[Scene-based reasoning records]
■ ■ ■ ■ ■ ■ ■
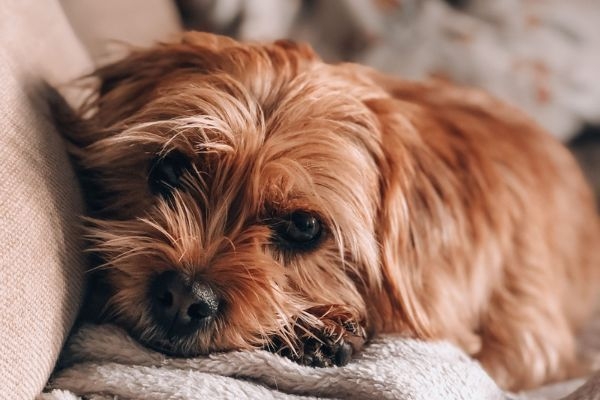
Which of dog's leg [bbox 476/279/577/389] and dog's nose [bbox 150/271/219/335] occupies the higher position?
dog's nose [bbox 150/271/219/335]

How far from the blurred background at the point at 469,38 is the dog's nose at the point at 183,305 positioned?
1040 mm

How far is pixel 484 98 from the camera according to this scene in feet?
6.17

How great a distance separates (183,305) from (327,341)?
0.24 metres

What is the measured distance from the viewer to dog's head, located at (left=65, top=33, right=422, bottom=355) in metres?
1.20

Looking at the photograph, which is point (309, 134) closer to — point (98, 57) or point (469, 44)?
point (98, 57)

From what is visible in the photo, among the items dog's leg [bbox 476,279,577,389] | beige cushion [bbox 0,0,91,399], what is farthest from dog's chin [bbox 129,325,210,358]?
dog's leg [bbox 476,279,577,389]

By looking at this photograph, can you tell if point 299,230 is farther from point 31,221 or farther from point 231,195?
point 31,221

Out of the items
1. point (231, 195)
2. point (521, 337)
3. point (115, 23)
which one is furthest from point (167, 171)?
point (521, 337)

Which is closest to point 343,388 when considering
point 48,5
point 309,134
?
point 309,134

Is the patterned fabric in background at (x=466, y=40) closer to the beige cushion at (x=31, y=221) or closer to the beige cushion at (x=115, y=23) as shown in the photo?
the beige cushion at (x=115, y=23)

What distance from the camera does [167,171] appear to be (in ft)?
4.37

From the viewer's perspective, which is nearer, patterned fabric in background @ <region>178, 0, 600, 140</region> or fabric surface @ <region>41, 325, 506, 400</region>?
fabric surface @ <region>41, 325, 506, 400</region>

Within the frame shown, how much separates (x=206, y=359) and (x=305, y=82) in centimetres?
50

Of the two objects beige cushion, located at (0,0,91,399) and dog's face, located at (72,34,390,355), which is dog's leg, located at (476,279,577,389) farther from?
beige cushion, located at (0,0,91,399)
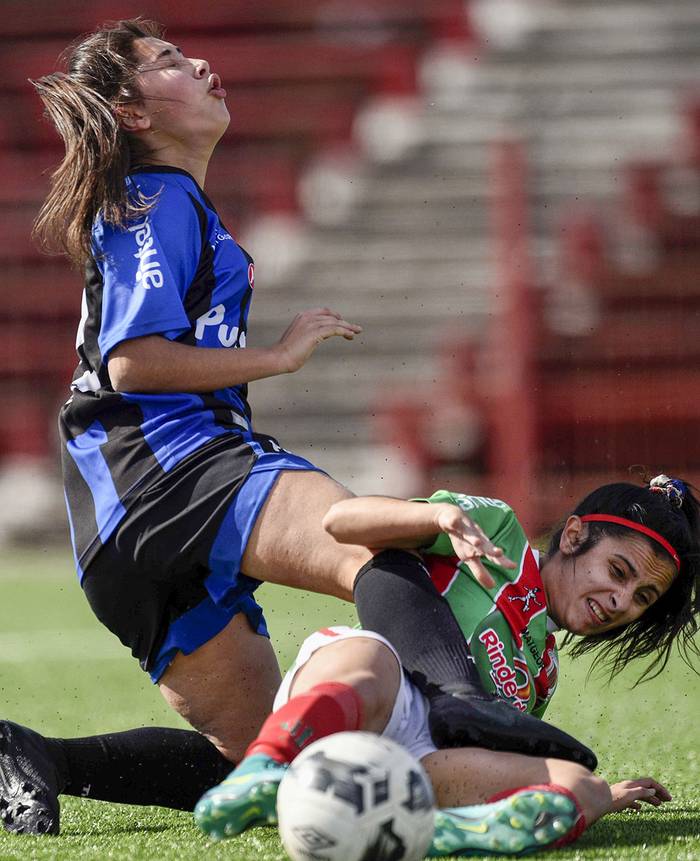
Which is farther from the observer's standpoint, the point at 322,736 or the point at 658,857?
■ ■ ■ ■ ■ ■ ■
What needs to be done
Retype exactly the lines from the one containing "From the viewer's" through the last line of the records above, both included, and leave out any pictures.

Output
From the viewer's perspective, which is nearer, patterned fabric in background @ <region>178, 0, 600, 140</region> or fabric surface @ <region>41, 325, 506, 400</region>?
fabric surface @ <region>41, 325, 506, 400</region>

Within the frame shown, how much separates (x=206, y=359) and (x=305, y=82) in centimetres?
50

Of the two objects beige cushion, located at (0,0,91,399) and dog's face, located at (72,34,390,355), which is dog's leg, located at (476,279,577,389) farther from?
beige cushion, located at (0,0,91,399)
Which is farther from the observer's standpoint, the point at 322,736 or the point at 658,857?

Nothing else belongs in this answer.